Au pays de Medalon s'est jadis livrée une guerre qui a signé l'extinction d'une race ancienne, les Harshini. En fait, il serait plus juste de parler d'extermination, car le seul crime commis par ces êtres pacifiques et sensibles était d'adorer un panthéon de dieux archaïques, et de communiquer avec eux. Débarrassé de ces affreux païens, Medalon est depuis lors sous la coupe des Sœurs du Glaive, une congrégation athée qui tient lieu de pouvoir législatif, exécutif et judiciaire, et secondée par les Défenseurs, son bras armé. La dernière purge visant à faire respecter l'interdiction totale de culte remonte à plusieurs générations, mais depuis quelques années une rumeur aux accents prophétiques circule : l'enfant démon, progéniture du dernier roi des Harshini, foulerait en ce moment même la terre de Medalon. Selon la légende, lui seul serait capable de renverser l'ordre tyrannique des Sœurs du Glaive et de rétablir l'ordre ancien.

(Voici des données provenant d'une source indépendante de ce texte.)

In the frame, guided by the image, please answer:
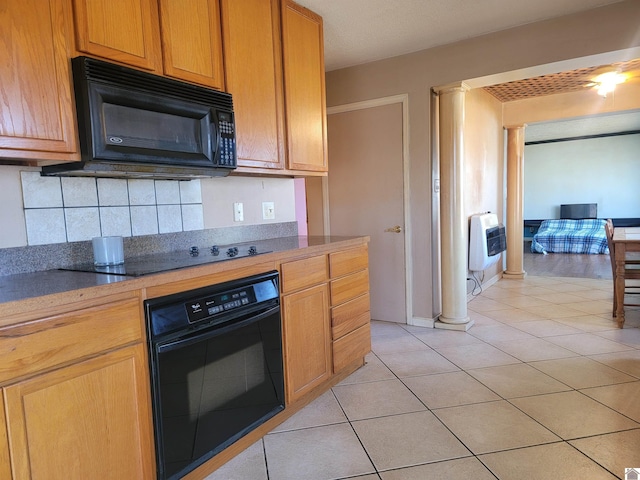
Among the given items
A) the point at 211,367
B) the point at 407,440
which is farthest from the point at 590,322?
the point at 211,367

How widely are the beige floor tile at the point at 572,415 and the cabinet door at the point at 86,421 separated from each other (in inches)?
69.9

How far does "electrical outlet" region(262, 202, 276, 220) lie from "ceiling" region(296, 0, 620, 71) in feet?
4.03

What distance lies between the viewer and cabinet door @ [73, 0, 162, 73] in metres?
1.41

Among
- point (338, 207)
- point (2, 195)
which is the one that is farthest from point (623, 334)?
point (2, 195)

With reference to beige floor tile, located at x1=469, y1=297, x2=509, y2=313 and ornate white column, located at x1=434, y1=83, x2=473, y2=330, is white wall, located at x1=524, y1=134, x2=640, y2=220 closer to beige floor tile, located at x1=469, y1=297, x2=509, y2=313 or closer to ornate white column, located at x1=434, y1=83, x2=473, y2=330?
beige floor tile, located at x1=469, y1=297, x2=509, y2=313

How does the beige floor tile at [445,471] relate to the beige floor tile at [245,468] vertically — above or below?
below

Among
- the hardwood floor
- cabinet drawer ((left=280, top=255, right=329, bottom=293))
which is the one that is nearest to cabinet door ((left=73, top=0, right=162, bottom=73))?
cabinet drawer ((left=280, top=255, right=329, bottom=293))

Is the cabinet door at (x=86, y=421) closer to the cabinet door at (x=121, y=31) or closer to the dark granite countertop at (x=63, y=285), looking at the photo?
the dark granite countertop at (x=63, y=285)

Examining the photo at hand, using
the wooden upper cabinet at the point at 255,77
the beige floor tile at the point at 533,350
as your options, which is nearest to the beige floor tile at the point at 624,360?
the beige floor tile at the point at 533,350

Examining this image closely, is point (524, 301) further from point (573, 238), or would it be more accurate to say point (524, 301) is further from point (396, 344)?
point (573, 238)

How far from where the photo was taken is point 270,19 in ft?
7.33

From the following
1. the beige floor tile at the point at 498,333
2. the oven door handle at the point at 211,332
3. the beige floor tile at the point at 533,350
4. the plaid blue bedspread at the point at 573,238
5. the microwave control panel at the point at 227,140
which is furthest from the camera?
the plaid blue bedspread at the point at 573,238

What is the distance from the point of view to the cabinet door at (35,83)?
1.24m

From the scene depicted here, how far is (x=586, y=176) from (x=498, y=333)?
7886 millimetres
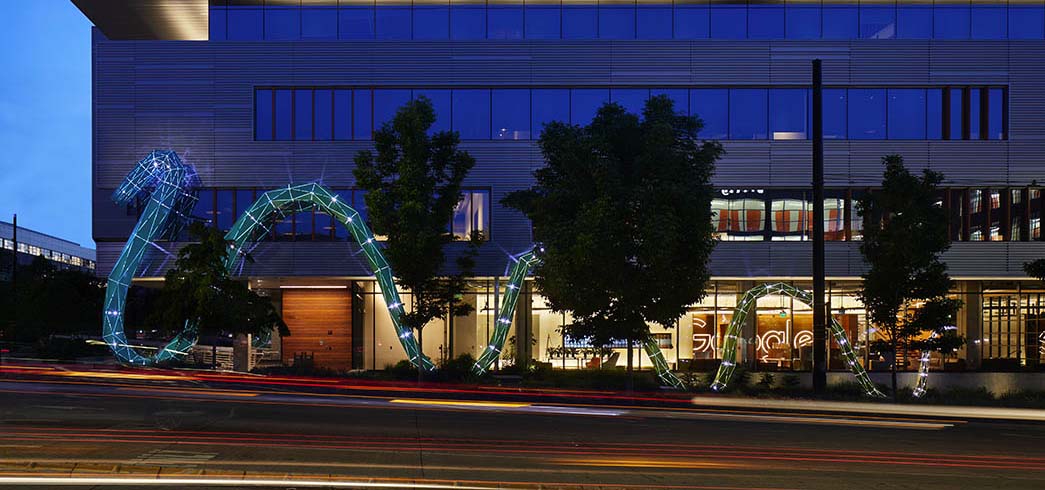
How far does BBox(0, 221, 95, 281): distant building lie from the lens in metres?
106

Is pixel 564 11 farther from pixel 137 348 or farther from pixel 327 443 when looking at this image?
pixel 327 443

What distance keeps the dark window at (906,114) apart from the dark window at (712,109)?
21.3ft

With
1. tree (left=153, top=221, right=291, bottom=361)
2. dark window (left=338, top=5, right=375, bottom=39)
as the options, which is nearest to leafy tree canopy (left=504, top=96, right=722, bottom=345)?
tree (left=153, top=221, right=291, bottom=361)

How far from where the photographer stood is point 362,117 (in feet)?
116

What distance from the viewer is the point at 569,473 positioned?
12.4m

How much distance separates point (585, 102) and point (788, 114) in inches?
315

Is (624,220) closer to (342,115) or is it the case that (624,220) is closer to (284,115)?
(342,115)

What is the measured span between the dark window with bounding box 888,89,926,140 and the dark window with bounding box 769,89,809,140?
338 cm

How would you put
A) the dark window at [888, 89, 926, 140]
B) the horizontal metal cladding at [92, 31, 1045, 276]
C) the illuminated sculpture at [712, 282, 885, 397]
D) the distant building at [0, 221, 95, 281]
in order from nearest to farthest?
the illuminated sculpture at [712, 282, 885, 397] < the horizontal metal cladding at [92, 31, 1045, 276] < the dark window at [888, 89, 926, 140] < the distant building at [0, 221, 95, 281]

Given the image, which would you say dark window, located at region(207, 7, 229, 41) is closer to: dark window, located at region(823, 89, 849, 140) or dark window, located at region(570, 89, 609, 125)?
dark window, located at region(570, 89, 609, 125)

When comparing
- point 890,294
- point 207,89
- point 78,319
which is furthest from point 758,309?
point 78,319

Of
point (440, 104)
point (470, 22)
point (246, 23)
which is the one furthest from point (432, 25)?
point (246, 23)

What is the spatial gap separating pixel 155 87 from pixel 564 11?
16.2m

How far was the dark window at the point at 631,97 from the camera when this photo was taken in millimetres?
35375
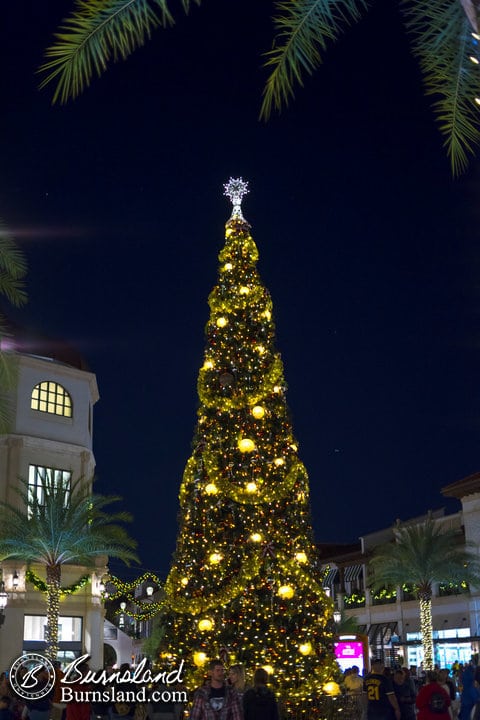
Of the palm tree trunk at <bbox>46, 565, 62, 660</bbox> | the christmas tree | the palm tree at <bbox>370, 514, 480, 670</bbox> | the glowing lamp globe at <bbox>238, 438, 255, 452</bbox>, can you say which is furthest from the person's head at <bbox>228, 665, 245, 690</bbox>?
the palm tree at <bbox>370, 514, 480, 670</bbox>

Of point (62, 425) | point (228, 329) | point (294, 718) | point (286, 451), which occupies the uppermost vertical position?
point (62, 425)

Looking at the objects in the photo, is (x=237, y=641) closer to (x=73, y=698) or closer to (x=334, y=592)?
(x=73, y=698)

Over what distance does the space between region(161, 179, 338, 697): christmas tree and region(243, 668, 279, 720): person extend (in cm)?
758

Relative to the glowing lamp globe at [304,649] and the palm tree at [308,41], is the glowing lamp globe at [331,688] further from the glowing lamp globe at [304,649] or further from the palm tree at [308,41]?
the palm tree at [308,41]

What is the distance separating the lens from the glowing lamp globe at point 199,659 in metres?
17.5

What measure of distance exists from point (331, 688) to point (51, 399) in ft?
112

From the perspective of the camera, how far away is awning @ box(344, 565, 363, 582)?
71.9 m

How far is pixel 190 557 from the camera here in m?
18.3

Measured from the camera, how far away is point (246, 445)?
733 inches

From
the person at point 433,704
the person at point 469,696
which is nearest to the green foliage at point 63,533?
the person at point 469,696

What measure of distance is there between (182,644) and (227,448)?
158 inches

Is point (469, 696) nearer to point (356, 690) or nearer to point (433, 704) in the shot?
point (356, 690)

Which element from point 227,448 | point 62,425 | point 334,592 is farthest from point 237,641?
point 334,592

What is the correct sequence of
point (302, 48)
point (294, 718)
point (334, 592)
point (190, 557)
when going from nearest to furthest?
point (302, 48) → point (294, 718) → point (190, 557) → point (334, 592)
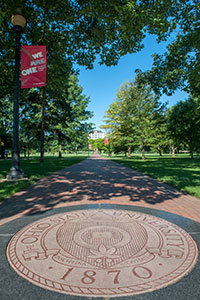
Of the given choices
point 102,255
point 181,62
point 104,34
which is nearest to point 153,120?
point 181,62

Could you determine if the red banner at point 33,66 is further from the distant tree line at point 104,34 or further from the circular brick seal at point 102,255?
the circular brick seal at point 102,255

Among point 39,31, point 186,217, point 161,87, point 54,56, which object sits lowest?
point 186,217

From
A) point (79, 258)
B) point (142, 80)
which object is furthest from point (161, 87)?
point (79, 258)

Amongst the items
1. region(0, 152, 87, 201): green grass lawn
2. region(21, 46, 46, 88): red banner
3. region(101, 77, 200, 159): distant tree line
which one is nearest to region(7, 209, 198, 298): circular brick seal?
region(0, 152, 87, 201): green grass lawn

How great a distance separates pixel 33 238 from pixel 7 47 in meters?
11.4

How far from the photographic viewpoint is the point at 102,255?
2.31 meters

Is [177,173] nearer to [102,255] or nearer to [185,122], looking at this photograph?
[102,255]

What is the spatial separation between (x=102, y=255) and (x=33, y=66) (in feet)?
25.1

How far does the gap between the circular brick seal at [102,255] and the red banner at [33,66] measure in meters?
6.04

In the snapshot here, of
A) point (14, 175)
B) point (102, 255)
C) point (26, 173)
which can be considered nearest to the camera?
point (102, 255)

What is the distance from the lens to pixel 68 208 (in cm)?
426

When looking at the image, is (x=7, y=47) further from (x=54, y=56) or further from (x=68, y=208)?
(x=68, y=208)

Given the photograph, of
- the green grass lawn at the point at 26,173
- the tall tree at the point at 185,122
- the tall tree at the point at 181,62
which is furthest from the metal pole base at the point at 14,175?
the tall tree at the point at 185,122

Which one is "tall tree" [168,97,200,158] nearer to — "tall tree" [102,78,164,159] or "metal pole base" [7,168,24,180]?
"tall tree" [102,78,164,159]
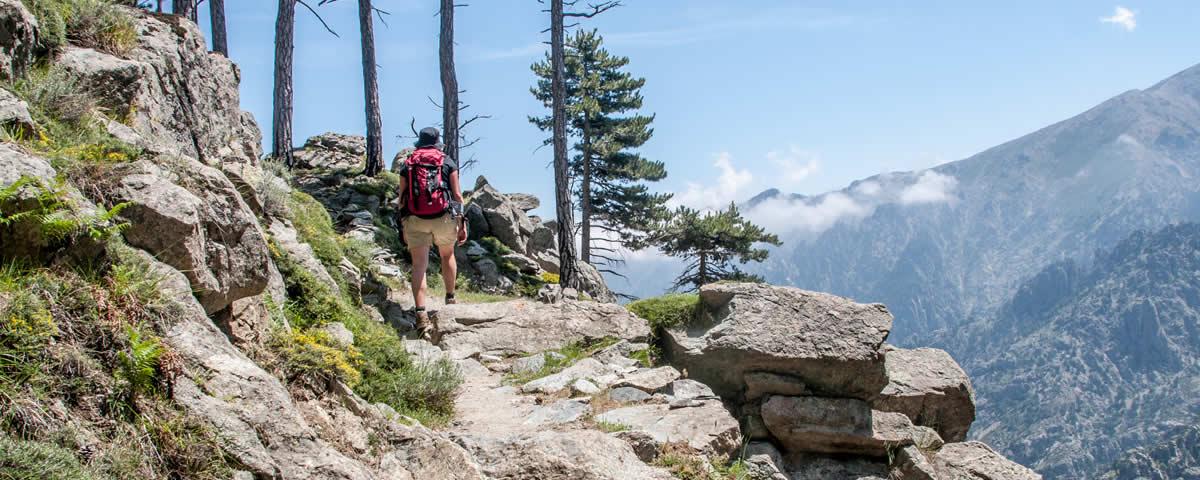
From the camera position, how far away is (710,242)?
2898 cm

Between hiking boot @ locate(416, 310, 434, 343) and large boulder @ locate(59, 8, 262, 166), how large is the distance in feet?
9.48

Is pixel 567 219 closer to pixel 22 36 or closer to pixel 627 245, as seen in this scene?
pixel 22 36

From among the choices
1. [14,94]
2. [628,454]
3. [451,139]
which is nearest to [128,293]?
[14,94]

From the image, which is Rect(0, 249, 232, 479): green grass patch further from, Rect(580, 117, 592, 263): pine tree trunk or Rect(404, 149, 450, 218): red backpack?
Rect(580, 117, 592, 263): pine tree trunk

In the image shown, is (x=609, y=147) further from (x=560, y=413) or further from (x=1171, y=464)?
(x=1171, y=464)

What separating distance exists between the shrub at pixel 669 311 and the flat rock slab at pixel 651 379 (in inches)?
66.5

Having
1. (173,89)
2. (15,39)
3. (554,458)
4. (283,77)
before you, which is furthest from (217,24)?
(554,458)

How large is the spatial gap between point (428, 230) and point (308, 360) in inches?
199

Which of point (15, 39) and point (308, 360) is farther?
point (15, 39)

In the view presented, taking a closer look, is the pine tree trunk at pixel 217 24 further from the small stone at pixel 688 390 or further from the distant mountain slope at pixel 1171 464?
the distant mountain slope at pixel 1171 464

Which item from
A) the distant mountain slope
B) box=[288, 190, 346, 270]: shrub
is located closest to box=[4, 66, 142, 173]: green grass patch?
box=[288, 190, 346, 270]: shrub

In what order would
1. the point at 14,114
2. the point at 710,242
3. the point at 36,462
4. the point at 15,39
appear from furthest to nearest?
the point at 710,242, the point at 15,39, the point at 14,114, the point at 36,462

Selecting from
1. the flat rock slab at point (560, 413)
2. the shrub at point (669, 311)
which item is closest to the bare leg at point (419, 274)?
the shrub at point (669, 311)

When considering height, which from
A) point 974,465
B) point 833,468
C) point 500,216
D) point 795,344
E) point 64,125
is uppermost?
point 64,125
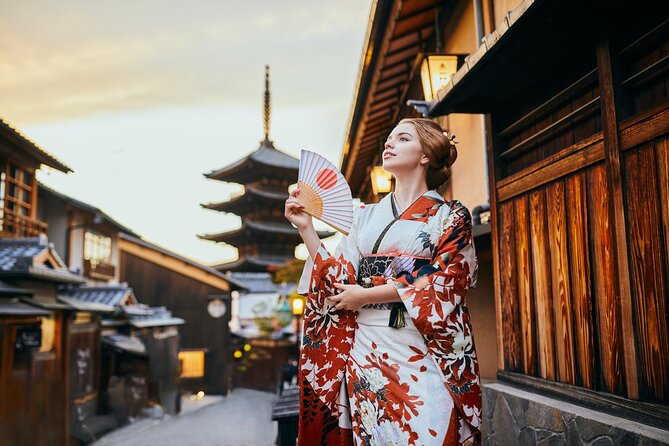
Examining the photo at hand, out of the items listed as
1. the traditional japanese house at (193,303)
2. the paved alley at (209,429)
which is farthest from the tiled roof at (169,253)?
the paved alley at (209,429)

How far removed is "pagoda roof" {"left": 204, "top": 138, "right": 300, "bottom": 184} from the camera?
41.9 meters

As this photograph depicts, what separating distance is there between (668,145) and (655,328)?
3.24 ft

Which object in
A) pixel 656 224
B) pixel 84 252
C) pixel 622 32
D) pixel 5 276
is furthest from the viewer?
pixel 84 252

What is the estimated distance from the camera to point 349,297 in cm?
291

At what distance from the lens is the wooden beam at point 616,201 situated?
3.40m

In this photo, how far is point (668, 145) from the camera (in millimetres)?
3123

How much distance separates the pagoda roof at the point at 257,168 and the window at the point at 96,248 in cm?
1659

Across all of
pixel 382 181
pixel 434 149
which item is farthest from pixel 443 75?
pixel 434 149

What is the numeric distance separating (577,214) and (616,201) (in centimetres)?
50

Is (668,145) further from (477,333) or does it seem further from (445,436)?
(477,333)

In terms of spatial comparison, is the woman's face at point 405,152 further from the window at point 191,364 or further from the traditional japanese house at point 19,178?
the window at point 191,364

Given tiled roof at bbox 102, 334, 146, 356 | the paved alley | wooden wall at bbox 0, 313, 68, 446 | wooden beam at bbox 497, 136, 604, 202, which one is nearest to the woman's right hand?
wooden beam at bbox 497, 136, 604, 202

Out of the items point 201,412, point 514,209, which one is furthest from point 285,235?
point 514,209

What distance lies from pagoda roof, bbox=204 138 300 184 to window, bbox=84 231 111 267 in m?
16.6
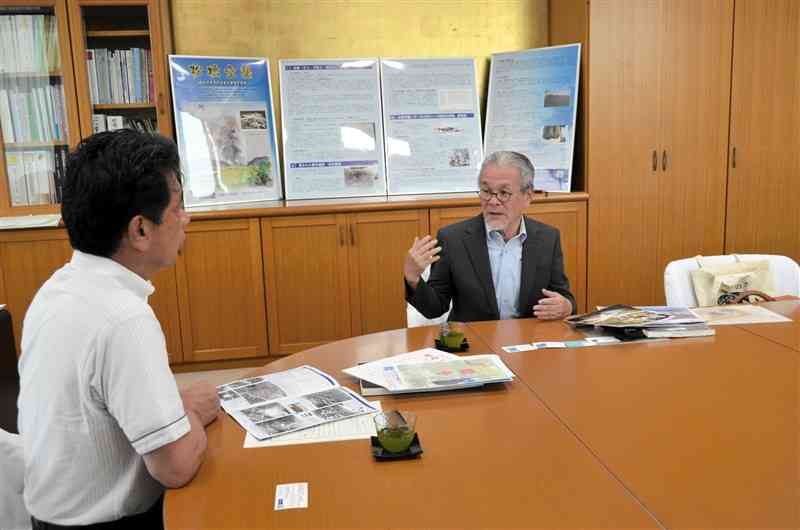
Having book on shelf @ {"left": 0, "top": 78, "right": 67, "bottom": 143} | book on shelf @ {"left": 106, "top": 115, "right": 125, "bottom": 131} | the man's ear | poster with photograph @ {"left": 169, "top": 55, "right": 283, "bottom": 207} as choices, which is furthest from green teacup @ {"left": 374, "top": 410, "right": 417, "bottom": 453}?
book on shelf @ {"left": 0, "top": 78, "right": 67, "bottom": 143}

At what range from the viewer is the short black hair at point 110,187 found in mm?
1271

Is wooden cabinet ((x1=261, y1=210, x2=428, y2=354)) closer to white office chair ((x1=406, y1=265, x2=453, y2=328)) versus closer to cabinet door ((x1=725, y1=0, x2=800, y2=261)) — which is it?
white office chair ((x1=406, y1=265, x2=453, y2=328))

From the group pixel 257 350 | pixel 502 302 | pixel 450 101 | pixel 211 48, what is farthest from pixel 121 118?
pixel 502 302

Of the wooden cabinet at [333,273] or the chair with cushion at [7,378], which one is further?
the wooden cabinet at [333,273]

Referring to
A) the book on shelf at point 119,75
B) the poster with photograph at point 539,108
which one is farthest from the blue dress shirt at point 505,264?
the book on shelf at point 119,75

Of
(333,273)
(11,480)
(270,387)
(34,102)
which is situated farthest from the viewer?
(333,273)

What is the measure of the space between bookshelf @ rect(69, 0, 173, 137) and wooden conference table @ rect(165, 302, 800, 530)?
2.71m

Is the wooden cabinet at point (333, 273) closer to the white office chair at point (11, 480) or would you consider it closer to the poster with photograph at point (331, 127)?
the poster with photograph at point (331, 127)

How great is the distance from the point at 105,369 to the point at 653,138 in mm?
3743

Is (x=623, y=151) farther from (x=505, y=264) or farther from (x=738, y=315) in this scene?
(x=738, y=315)

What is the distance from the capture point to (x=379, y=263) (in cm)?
408

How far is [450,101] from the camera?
4.40 metres

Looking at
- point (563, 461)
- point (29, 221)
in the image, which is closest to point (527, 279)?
point (563, 461)

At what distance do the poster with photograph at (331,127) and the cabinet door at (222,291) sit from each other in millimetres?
519
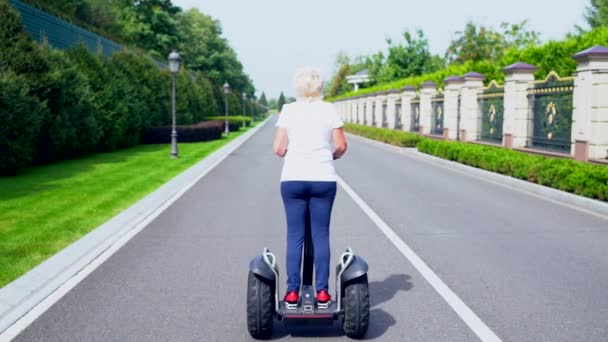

Tout ceci, nous l'apprenons assez rapidement tandis que nous suivons la destinée de plusieurs personnages : Joyhinia Tenragan, une politicienne sans scrupules qui, à force d'intrigues, saura se hisser jusqu'aux plus hautes marches du pouvoir ; Tarja, son fils, jeune et brillant capitaine des Défenseurs, qui voue à sa mère une haine farouche ; R'shiel, la demi-sœur de ce dernier, qui achève tout juste son noviciat au sein de la congrégation, et qui n'en déteste pas moins leur mère ; et encore quelques autres, plus secondaires. Nous n'entrerons pas dans les détails de l'histoire aux multiples rebondissements, mais pour faire court, après des démêlés avec leur génitrice, Tarja et R'shiel s'enfuient de la citadelle qui abrite le siège du pouvoir et entrent en contact avec des rebelles à l'autorité des Sœurs. Ils découvrent que les Harshini ne sont pas tous morts et que le culte rendu aux dieux anciens dépasse le stade de la simple foi. En lecteurs avertis, vous aurez bien sûr compris qu'ils ne sont pas étrangers à la prophétie...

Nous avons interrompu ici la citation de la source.